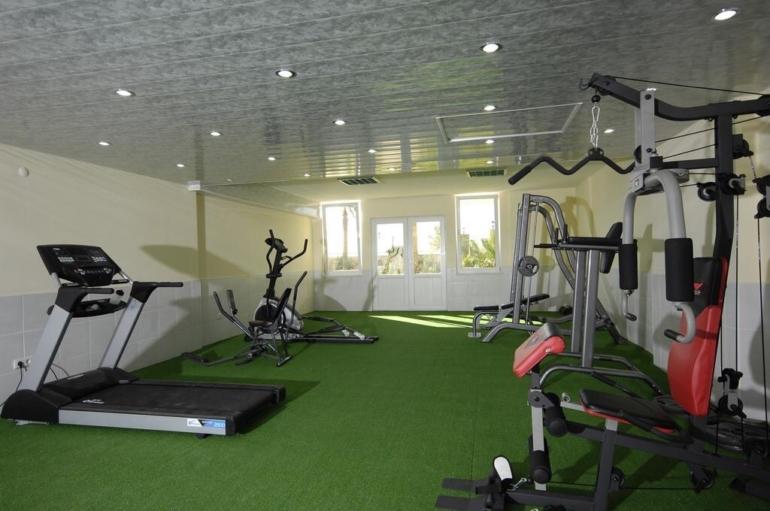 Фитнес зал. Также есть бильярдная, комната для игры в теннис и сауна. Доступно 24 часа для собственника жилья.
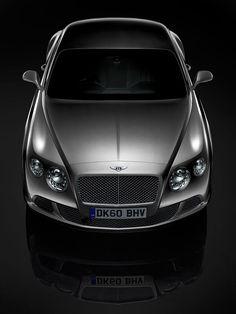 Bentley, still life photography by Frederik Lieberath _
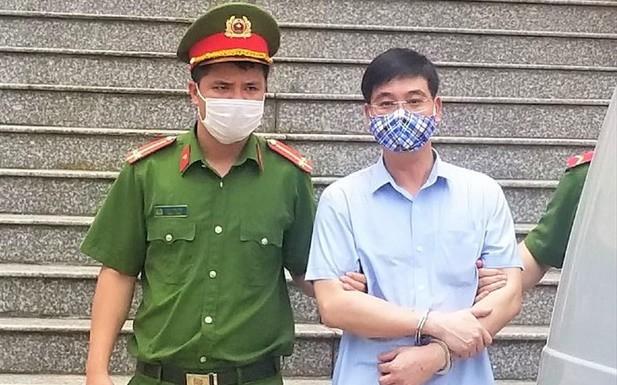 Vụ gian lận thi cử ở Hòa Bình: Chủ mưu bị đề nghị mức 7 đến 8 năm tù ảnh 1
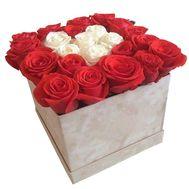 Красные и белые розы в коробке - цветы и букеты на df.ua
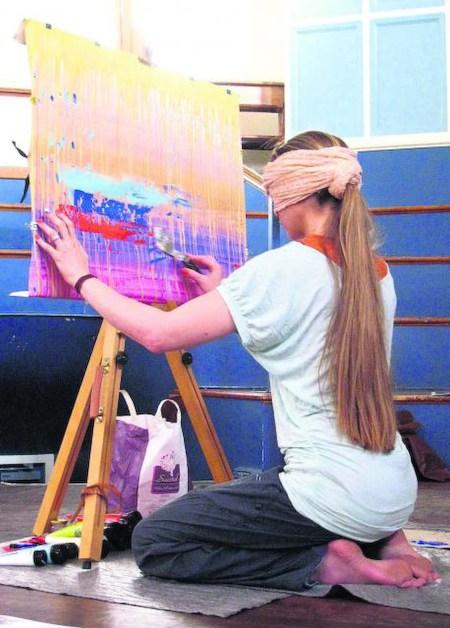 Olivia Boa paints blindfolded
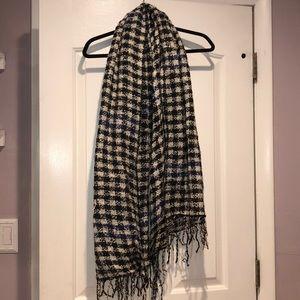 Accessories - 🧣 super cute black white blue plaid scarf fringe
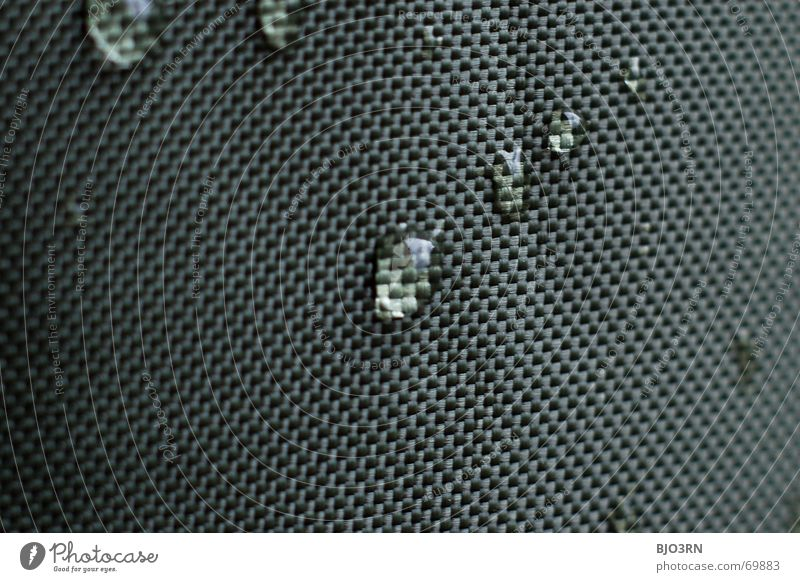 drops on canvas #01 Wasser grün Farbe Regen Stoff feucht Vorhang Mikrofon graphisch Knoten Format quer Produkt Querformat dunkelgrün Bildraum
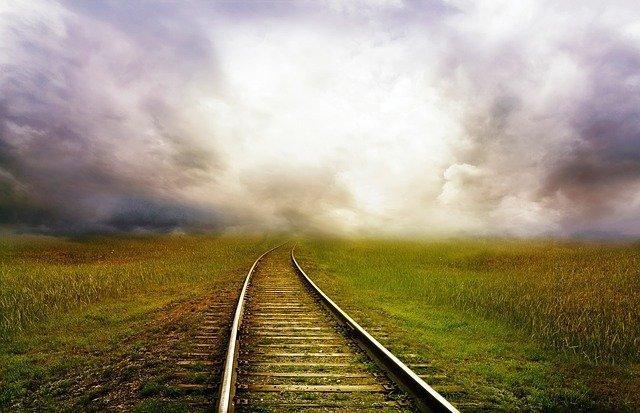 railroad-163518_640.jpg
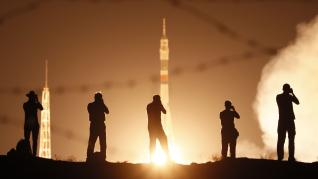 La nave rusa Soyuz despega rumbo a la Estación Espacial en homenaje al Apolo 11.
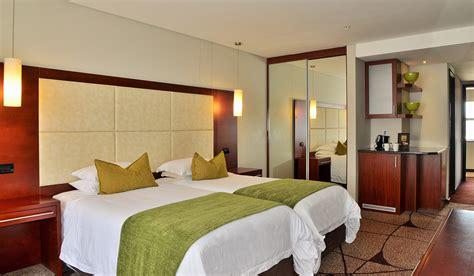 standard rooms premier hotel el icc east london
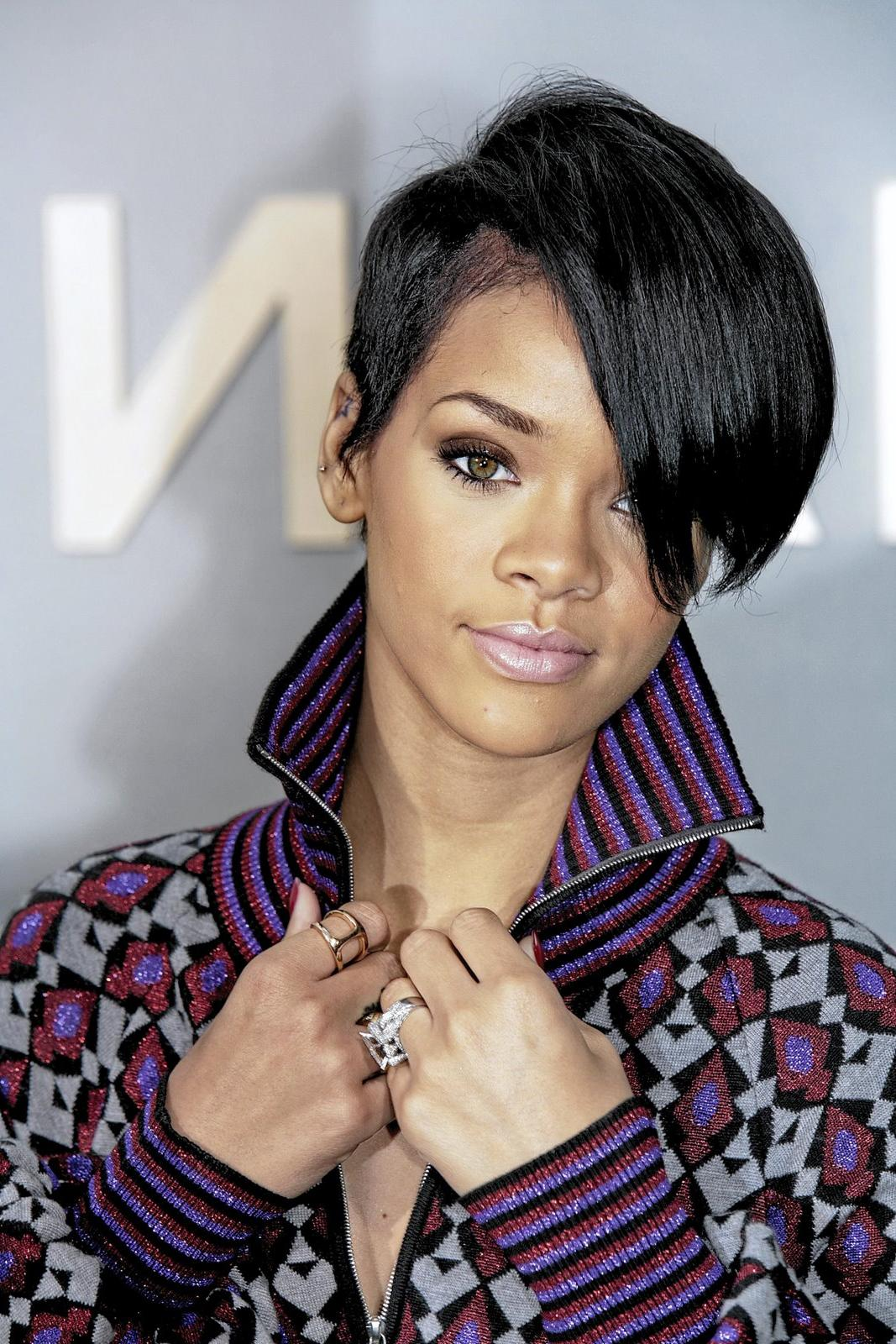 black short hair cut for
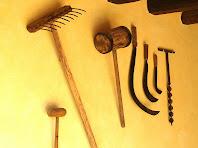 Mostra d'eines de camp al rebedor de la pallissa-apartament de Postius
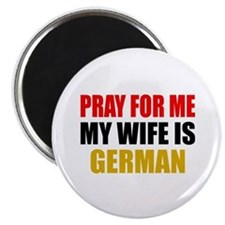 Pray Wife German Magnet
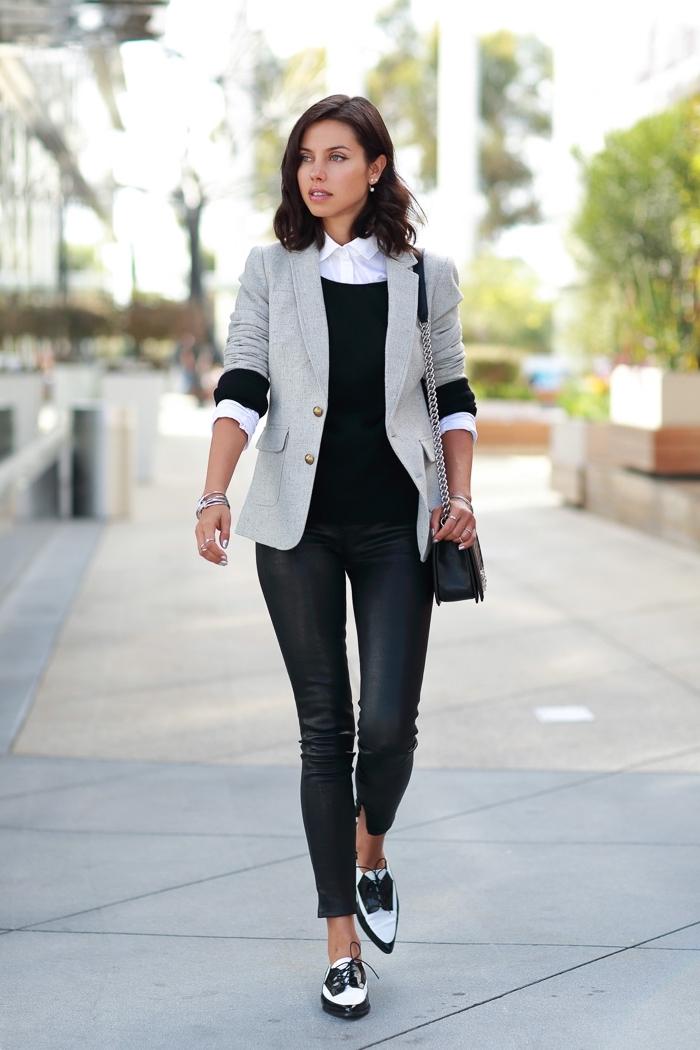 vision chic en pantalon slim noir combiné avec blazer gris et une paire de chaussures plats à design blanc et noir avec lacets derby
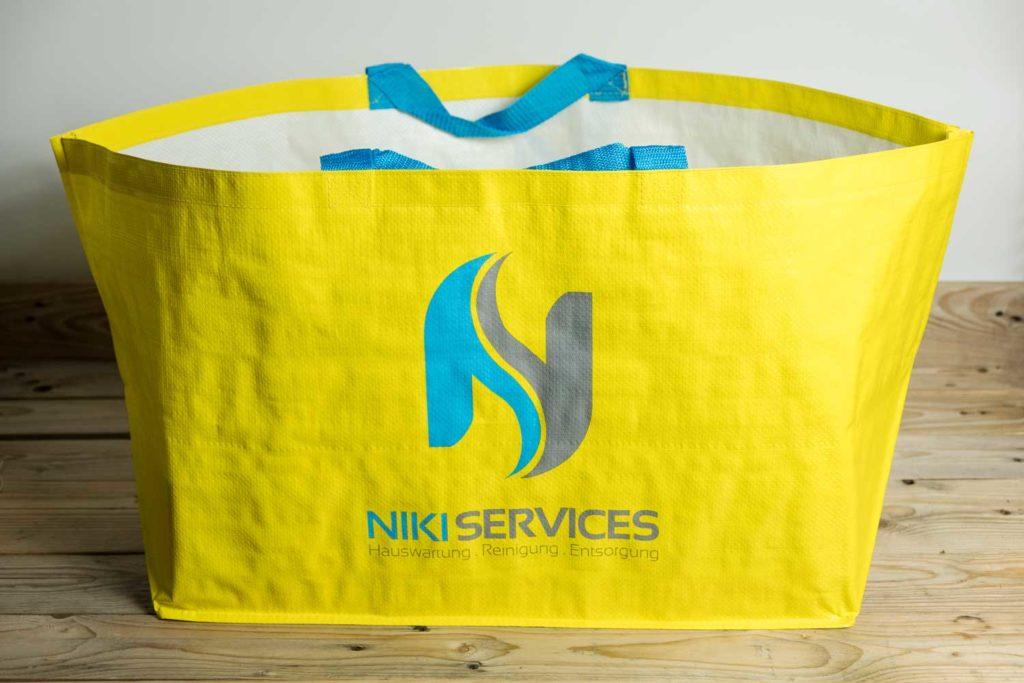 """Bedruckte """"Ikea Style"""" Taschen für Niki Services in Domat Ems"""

▸ **WORK INSTRUCTIONS**:
Leave out the pictures and retype the rest of the entries exactly.

▸ **WRITTEN ANSWER**:
 Фитнес зал. Также есть бильярдная, комната для игры в теннис и сауна. Доступно 24 часа для собственника жилья.
 Bentley, still life photography by Frederik Lieberath _
 Vụ gian lận thi cử ở Hòa Bình: Chủ mưu bị đề nghị mức 7 đến 8 năm tù ảnh 1
 Красные и белые розы в коробке - цветы и букеты на df.ua
 Olivia Boa paints blindfolded
 Accessories - 🧣 super cute black white blue plaid scarf fringe
 drops on canvas #01 Wasser grün Farbe Regen Stoff feucht Vorhang Mikrofon graphisch Knoten Format quer Produkt Querformat dunkelgrün Bildraum
 railroad-163518_640.jpg
 La nave rusa Soyuz despega rumbo a la Estación Espacial en homenaje al Apolo 11.
 standard rooms premier hotel el icc east london
 black short hair cut for
 Mostra d'eines de camp al rebedor de la pallissa-apartament de Postius
 Pray Wife German Magnet
 vision chic en pantalon slim noir combiné avec blazer gris et une paire de chaussures plats à design blanc et noir avec lacets derby
 """Bedruckte """"Ikea Style"""" Taschen für Niki Services in Domat Ems"""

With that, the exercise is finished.